▸ Task requirements:
Every record needs to be repeated exactly; its pictures do not.

· · · · · · ·

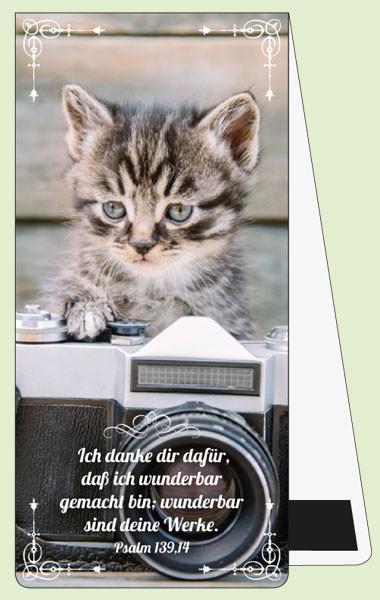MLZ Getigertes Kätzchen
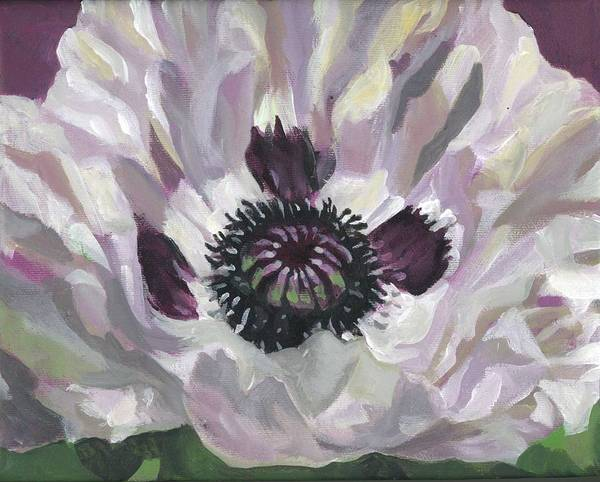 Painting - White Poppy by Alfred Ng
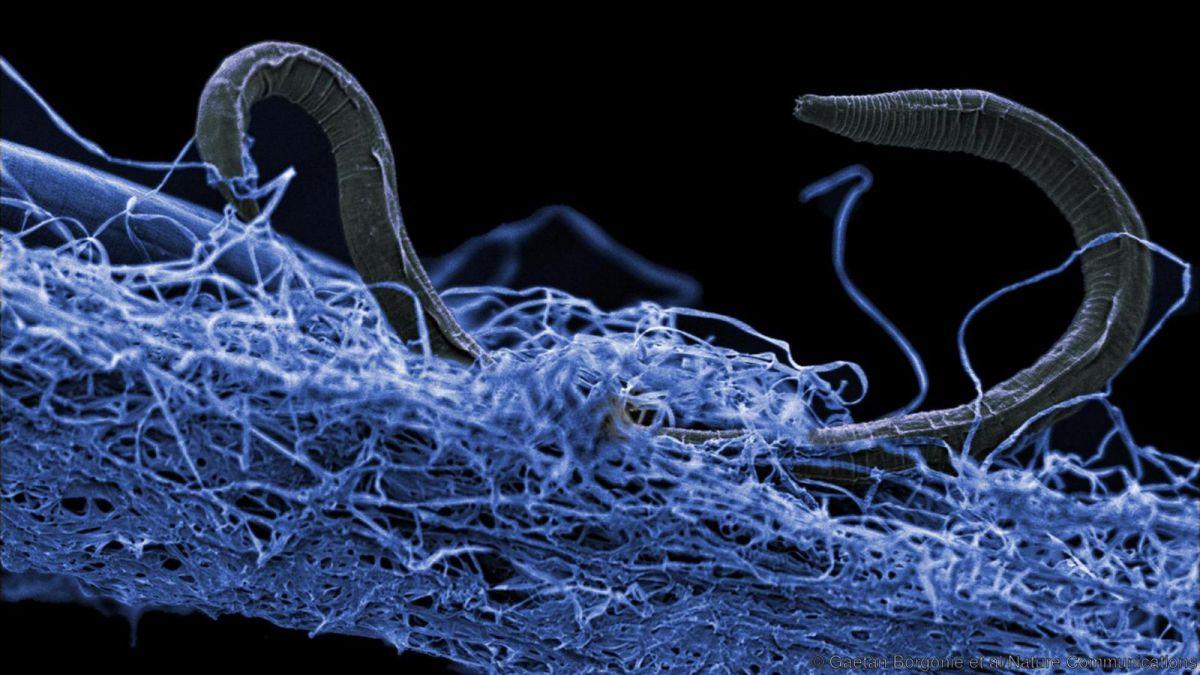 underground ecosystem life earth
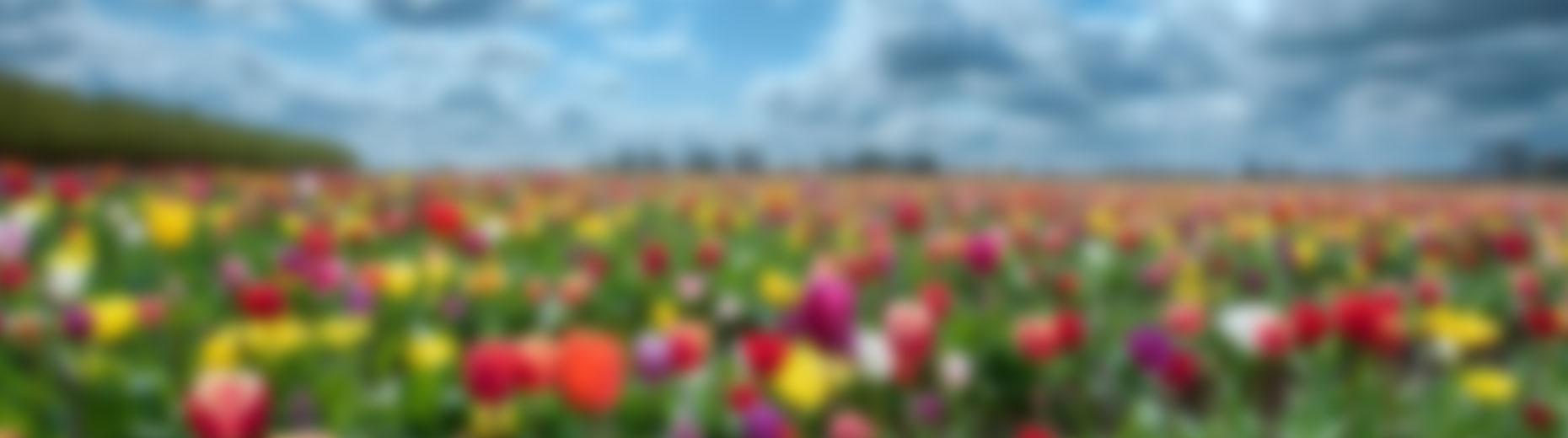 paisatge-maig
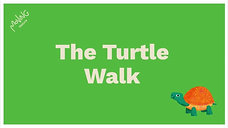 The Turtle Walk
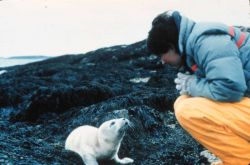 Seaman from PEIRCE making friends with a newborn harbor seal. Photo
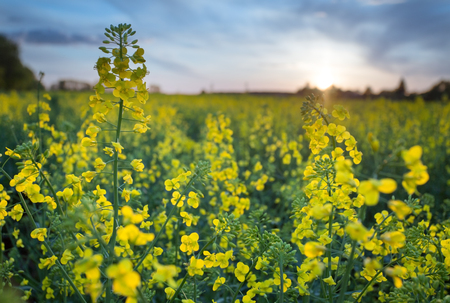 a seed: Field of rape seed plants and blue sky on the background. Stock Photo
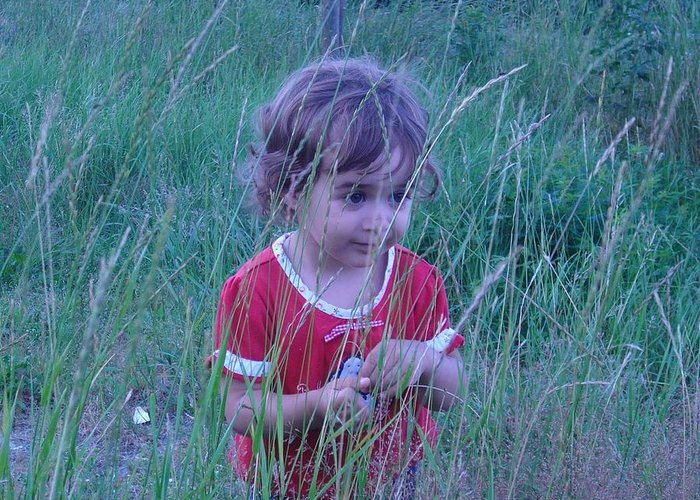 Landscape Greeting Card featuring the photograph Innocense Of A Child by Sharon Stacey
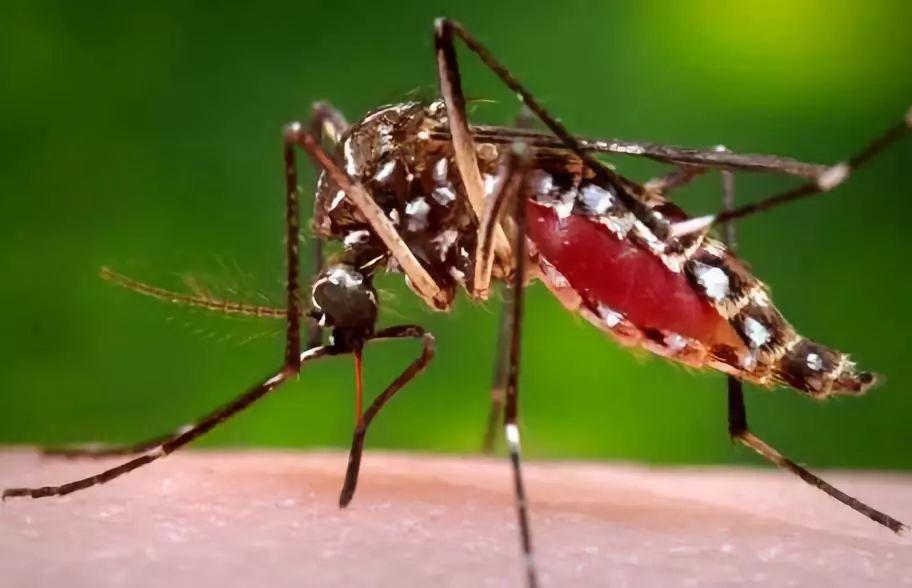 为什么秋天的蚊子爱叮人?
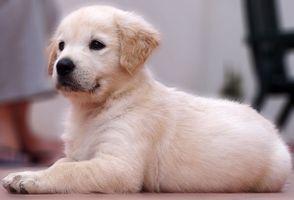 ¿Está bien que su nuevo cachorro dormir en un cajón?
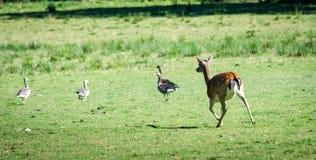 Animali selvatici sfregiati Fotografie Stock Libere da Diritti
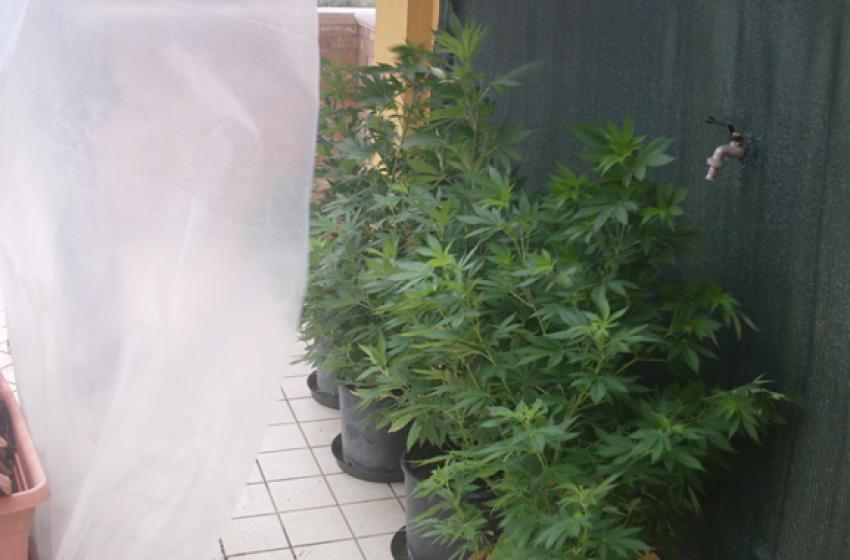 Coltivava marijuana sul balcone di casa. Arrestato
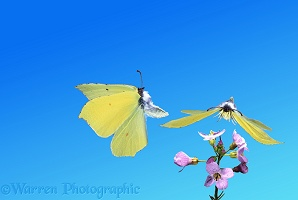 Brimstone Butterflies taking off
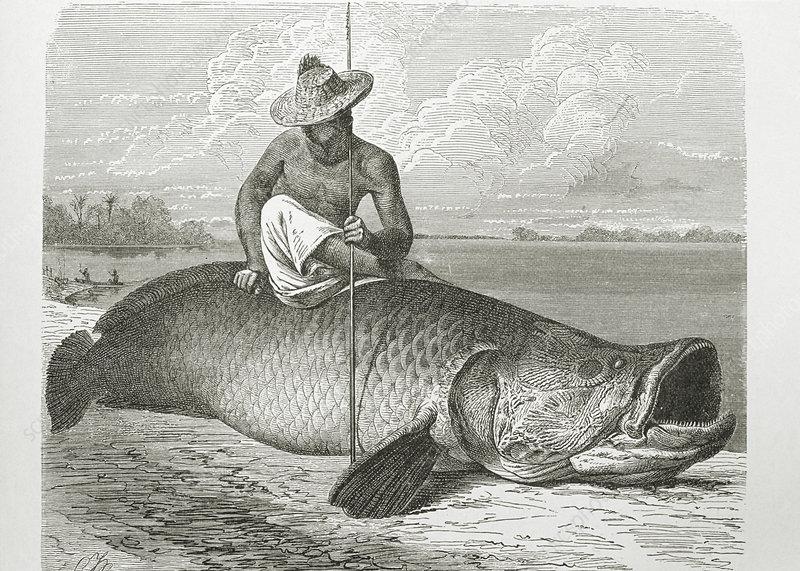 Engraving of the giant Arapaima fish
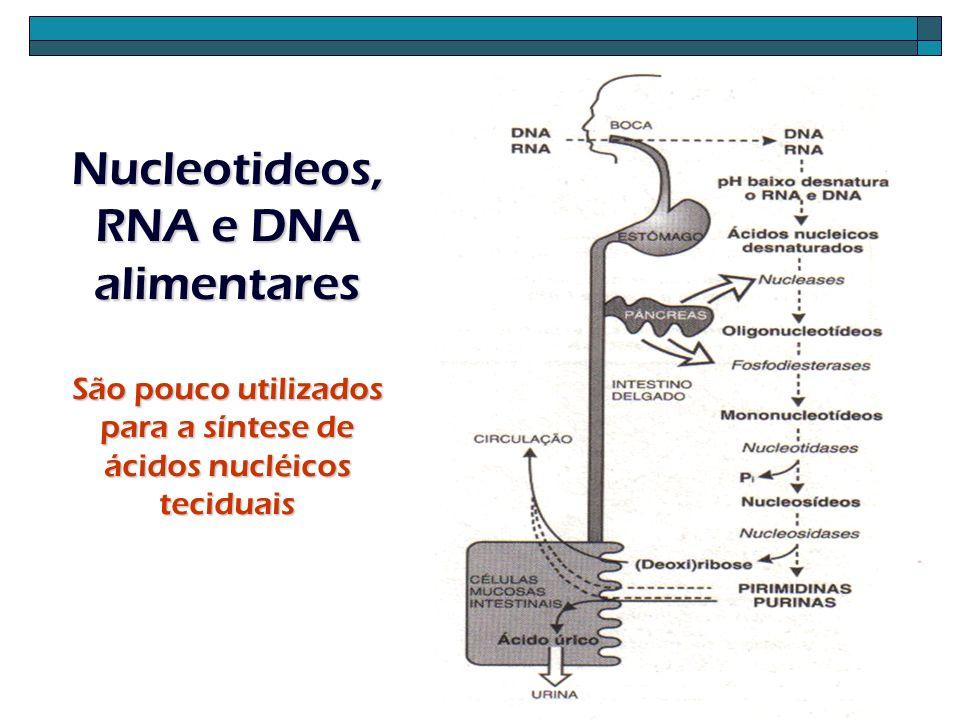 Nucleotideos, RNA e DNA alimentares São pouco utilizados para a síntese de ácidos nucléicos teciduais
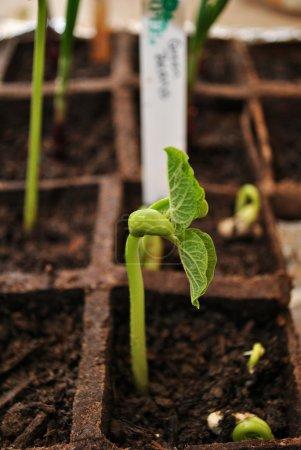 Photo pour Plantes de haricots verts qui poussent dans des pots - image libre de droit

· · · · · · ·

▸ Problem solution:
MLZ Getigertes Kätzchen
 Painting - White Poppy by Alfred Ng
 underground ecosystem life earth
 paisatge-maig
 The Turtle Walk
 Seaman from PEIRCE making friends with a newborn harbor seal. Photo
 a seed: Field of rape seed plants and blue sky on the background. Stock Photo
 Landscape Greeting Card featuring the photograph Innocense Of A Child by Sharon Stacey
 为什么秋天的蚊子爱叮人?
 ¿Está bien que su nuevo cachorro dormir en un cajón?
 Animali selvatici sfregiati Fotografie Stock Libere da Diritti
 Coltivava marijuana sul balcone di casa. Arrestato
 Brimstone Butterflies taking off
 Engraving of the giant Arapaima fish
 Nucleotideos, RNA e DNA alimentares São pouco utilizados para a síntese de ácidos nucléicos teciduais
 Photo pour Plantes de haricots verts qui poussent dans des pots - image libre de droit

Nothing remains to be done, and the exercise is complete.